## Given passage
== Segment start ==
One of the main reasons I started expanding my garden this past year was to try to grow as much our food as possible. With finally owning a house with yard, and with the onset of Covid, it seemed the perfect time to do so!
Since I spent so much time and energy expanding and growing the garden, I was often at a loss as to what to do with thing things I grew. I came across the “Melting Greens” recipe from The Splendid Table and loved it. I was able to use my home-grown onions, garlic, peppers, and Swiss Chard. After trying a few variations, I found that I preferred Spinach in this recipe and the addition of onion really helps boost the mouthfeel. Here’s my adaption of that recipe:
- 1 T olive oil
- 5 cups (1 bunch or so) Spinach (you can substitute kale or Swiss Chard)
- 1 dried chili pepper
- 4 cloves garlic, chopped
- ½ medium onion (white or yellow), chopped
- 1 cup chicken broth (or vegetable broth)
== Segment end ==
## Set of tasks
1) In the melting greens recipe text, which green does the writer prefer in the dish?
2) Check each statement against the melting greens recipe text and answer yes or no, quoting the words that decide it.
(a) The recipe uses four cloves of garlic.
(b) The writer found the original recipe from The Splendid Table.
(c) The recipe calls for beef broth.
3) Extend the melting greens recipe beyond the end of its ingredient list.

## The data
== Segment start ==
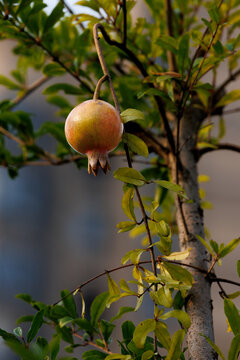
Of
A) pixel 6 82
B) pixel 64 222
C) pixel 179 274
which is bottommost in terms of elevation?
pixel 64 222

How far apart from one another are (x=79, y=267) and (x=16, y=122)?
245 centimetres

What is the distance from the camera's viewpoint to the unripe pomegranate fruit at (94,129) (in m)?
0.37

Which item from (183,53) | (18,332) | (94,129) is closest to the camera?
(94,129)

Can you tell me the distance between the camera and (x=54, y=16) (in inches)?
25.5

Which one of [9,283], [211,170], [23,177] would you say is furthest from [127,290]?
[23,177]

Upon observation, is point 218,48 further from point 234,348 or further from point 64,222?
point 64,222

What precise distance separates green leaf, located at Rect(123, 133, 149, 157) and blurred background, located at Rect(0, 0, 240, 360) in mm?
2328

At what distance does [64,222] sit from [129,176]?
2.95m

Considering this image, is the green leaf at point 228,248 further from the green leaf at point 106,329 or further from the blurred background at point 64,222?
the blurred background at point 64,222

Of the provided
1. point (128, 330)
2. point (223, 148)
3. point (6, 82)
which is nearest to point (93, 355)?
point (128, 330)

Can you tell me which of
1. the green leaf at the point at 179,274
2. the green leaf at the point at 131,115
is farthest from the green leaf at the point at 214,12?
the green leaf at the point at 179,274

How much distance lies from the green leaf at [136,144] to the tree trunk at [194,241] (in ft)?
0.47

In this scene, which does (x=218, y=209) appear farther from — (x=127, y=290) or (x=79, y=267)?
(x=127, y=290)

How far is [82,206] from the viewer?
3.38m
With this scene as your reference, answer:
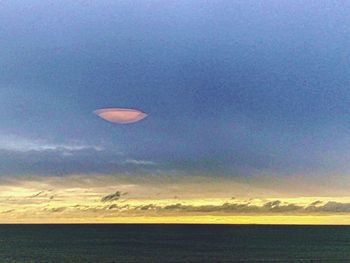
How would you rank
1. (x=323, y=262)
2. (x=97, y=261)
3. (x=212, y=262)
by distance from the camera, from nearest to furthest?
(x=323, y=262) < (x=212, y=262) < (x=97, y=261)

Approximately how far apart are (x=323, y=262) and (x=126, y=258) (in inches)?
1682

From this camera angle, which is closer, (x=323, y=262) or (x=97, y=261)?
(x=323, y=262)

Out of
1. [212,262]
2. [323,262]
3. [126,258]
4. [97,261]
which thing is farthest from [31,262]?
[323,262]

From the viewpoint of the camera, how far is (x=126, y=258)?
135m

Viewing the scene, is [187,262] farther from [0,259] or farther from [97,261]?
[0,259]

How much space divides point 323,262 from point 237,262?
50.0 feet

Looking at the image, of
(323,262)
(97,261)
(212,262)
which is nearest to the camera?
(323,262)

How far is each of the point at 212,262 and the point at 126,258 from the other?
2239 centimetres

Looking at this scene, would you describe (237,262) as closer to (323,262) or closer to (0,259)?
(323,262)

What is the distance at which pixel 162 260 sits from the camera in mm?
131375

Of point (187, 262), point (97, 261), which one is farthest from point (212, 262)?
point (97, 261)

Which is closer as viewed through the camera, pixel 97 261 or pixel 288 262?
pixel 288 262

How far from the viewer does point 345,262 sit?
114m

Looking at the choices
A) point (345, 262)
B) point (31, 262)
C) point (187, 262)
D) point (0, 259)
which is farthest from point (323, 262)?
point (0, 259)
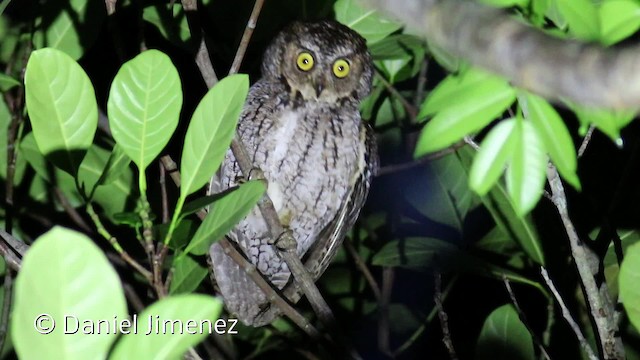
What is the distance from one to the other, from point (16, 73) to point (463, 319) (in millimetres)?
1512

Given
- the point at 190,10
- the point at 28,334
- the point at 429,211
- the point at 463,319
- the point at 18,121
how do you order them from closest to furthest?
the point at 28,334 < the point at 190,10 < the point at 18,121 < the point at 429,211 < the point at 463,319

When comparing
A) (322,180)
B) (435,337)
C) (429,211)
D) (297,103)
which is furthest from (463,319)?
(297,103)

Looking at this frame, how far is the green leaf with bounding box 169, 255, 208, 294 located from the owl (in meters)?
0.49

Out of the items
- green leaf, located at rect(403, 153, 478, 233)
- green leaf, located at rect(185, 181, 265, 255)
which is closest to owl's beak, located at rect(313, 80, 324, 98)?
green leaf, located at rect(403, 153, 478, 233)

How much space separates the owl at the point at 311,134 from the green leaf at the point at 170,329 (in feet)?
4.64

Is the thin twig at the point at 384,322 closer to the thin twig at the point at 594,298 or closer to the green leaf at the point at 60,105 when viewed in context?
the thin twig at the point at 594,298

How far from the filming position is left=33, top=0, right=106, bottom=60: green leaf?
1901mm

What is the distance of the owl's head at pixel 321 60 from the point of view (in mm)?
2123

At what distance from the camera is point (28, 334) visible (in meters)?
0.70

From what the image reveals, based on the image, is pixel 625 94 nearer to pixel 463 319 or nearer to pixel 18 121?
pixel 18 121

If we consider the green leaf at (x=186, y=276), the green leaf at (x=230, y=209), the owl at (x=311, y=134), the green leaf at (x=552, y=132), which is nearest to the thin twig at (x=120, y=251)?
the green leaf at (x=230, y=209)

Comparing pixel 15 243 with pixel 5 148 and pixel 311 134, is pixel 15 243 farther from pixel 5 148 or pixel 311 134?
pixel 311 134

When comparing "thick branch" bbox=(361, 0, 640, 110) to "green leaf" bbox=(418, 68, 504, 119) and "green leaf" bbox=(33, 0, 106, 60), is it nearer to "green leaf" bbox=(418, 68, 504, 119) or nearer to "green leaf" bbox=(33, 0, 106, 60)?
"green leaf" bbox=(418, 68, 504, 119)

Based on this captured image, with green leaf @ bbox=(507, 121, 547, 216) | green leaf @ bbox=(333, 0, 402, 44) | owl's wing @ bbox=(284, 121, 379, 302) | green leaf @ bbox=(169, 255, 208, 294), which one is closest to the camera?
green leaf @ bbox=(507, 121, 547, 216)
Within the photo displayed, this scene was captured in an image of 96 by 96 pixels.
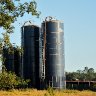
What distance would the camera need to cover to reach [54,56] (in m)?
57.0

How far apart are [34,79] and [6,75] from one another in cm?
4407

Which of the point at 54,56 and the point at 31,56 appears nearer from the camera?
the point at 54,56

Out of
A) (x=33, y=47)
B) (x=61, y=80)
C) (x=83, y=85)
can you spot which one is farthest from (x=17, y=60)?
(x=83, y=85)

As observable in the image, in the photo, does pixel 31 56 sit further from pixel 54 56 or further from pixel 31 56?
pixel 54 56

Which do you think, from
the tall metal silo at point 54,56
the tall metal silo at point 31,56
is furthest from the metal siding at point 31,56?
the tall metal silo at point 54,56

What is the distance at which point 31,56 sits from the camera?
2328 inches

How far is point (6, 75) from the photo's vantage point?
14.4m

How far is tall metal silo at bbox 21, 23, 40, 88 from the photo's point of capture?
58.5 meters

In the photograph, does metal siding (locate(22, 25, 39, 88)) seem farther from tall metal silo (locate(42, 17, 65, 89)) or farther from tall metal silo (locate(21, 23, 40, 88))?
tall metal silo (locate(42, 17, 65, 89))

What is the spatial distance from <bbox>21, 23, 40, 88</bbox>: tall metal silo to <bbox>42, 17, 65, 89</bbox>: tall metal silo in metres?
2.01

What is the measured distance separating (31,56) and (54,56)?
4738 mm

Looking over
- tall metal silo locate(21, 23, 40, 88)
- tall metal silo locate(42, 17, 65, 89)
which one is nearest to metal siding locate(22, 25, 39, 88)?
tall metal silo locate(21, 23, 40, 88)

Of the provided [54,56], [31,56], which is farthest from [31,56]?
[54,56]

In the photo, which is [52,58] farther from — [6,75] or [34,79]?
[6,75]
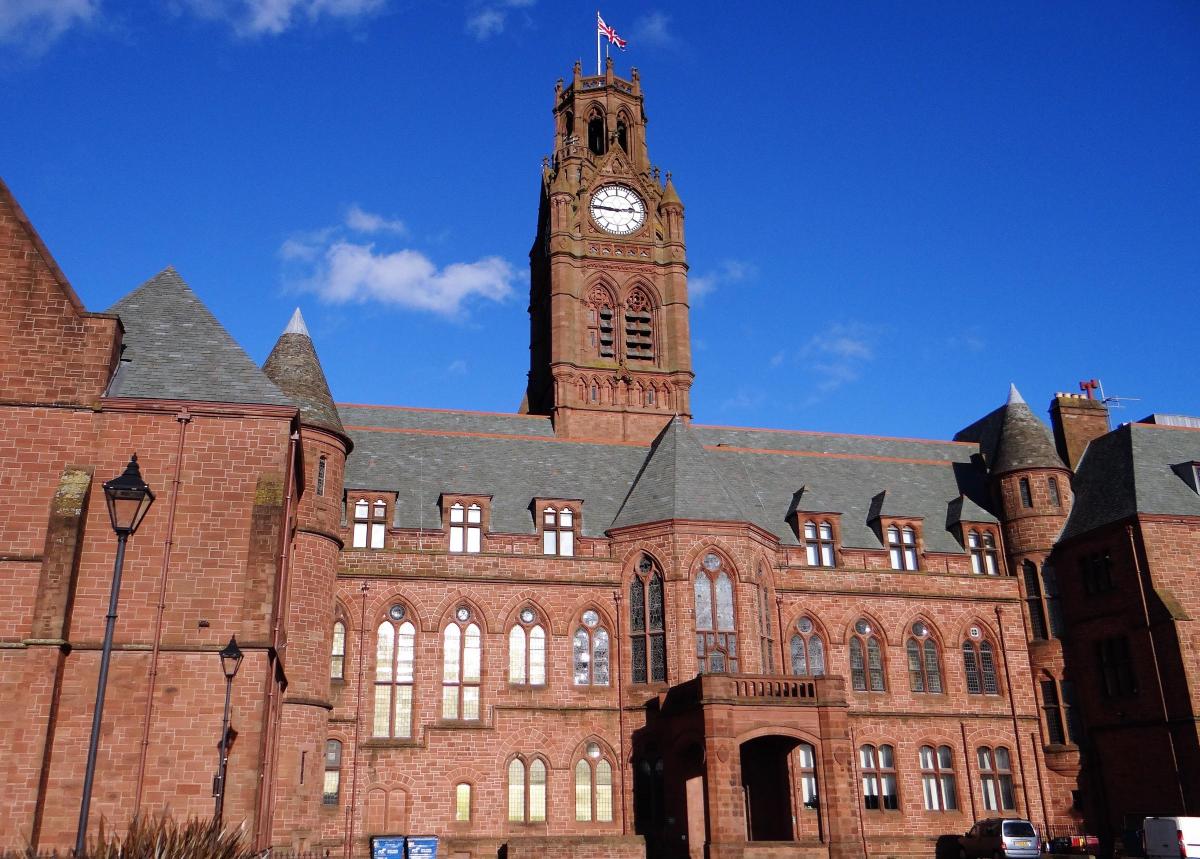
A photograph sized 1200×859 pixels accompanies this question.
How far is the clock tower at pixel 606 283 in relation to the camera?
48.7 m

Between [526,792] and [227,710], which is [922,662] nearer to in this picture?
[526,792]

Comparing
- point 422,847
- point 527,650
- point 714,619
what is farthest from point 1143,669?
point 422,847

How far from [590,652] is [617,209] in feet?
87.5

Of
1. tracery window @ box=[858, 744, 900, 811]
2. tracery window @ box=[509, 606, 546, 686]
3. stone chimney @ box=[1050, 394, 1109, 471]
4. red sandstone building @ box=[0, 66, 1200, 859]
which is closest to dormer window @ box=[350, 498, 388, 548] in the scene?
red sandstone building @ box=[0, 66, 1200, 859]

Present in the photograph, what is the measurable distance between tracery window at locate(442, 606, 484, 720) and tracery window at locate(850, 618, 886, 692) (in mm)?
12806

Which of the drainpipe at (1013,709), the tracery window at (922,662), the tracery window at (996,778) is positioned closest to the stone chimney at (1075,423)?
the drainpipe at (1013,709)

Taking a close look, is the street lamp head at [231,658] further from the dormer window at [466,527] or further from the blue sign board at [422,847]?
the dormer window at [466,527]

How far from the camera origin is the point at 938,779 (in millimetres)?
35688

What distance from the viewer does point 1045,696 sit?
124 ft

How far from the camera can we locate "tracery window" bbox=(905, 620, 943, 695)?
3706 cm

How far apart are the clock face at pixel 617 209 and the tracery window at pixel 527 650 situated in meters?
24.5

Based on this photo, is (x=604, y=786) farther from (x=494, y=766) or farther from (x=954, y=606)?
(x=954, y=606)

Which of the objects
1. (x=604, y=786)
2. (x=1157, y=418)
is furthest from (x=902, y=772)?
(x=1157, y=418)

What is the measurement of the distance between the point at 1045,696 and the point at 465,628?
66.9 feet
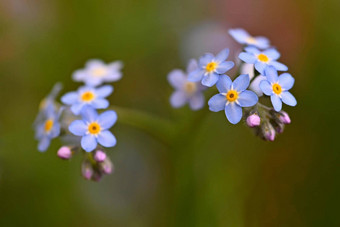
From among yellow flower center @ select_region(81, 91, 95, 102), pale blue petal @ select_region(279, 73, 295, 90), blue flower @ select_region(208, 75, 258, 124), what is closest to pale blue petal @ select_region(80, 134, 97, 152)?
yellow flower center @ select_region(81, 91, 95, 102)

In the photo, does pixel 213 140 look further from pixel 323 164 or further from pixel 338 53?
pixel 338 53

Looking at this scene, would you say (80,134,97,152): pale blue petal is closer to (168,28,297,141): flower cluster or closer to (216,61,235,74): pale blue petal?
(168,28,297,141): flower cluster

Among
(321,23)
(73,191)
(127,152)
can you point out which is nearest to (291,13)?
(321,23)

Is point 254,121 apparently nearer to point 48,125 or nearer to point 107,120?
point 107,120

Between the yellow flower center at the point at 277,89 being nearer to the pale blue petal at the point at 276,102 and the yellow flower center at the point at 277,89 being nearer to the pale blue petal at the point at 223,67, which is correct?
the pale blue petal at the point at 276,102

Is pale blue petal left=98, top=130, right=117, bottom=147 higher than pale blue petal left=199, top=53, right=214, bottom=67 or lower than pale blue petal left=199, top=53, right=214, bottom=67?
lower
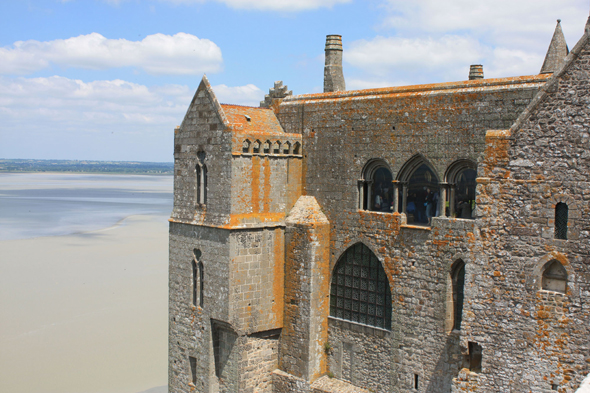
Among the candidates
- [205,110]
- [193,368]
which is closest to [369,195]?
[205,110]

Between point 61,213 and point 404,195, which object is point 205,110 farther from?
point 61,213

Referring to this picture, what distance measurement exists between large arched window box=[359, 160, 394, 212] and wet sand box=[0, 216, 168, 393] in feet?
38.3

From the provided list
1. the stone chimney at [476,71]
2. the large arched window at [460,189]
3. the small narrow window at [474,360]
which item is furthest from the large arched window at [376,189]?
the stone chimney at [476,71]

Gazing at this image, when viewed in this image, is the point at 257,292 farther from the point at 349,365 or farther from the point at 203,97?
the point at 203,97

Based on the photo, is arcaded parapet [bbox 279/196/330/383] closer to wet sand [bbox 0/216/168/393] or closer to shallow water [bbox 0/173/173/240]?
wet sand [bbox 0/216/168/393]

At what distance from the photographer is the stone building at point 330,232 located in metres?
15.3

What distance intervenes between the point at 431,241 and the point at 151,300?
2154 cm

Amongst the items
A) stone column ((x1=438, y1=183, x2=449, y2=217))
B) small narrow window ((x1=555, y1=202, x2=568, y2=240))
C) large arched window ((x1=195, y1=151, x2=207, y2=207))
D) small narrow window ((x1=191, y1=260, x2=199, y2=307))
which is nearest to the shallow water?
small narrow window ((x1=191, y1=260, x2=199, y2=307))

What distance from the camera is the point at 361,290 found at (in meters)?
17.4

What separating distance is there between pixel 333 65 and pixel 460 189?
652cm

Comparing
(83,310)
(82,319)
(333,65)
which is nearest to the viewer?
(333,65)

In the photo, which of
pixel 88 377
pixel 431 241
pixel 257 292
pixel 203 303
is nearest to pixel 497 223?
pixel 431 241

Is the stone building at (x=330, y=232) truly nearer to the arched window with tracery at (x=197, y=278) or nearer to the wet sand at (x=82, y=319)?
the arched window with tracery at (x=197, y=278)

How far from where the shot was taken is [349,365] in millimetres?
17562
== Segment end ==
## Results in order
1) Spinach.

2)
(a) Yes: "4 cloves garlic, chopped"
(b) Yes: "I came across the “Melting Greens” recipe from The Splendid Table"
(c) No: "1 cup chicken broth (or vegetable broth)"

3)
- salt and pepper as needed
Directions: sauté garlic, onions, and dried pepper briefly, then add in chicken stock and spinach. The spinach will cook down dramatically, so feel to pack your pot as full as it can handle. Cook everything until the spinach is completely wilted, remove the chili pepper, and serve.
I usually make a quadruple batch and freeze it. Today I had some for lunch as a main meal, added a tablespoon or so of fresh goat cheese, and it tasted amazing. If you cut down on the liquid, this plus the goat cheese would probably make a great tart.
I use this as a side dish, or to boost my immunity when I’m sick. I love the mouthfeel of sautéed spinach and the onions. And the chicken stock plus spinach and garlic is great for colds!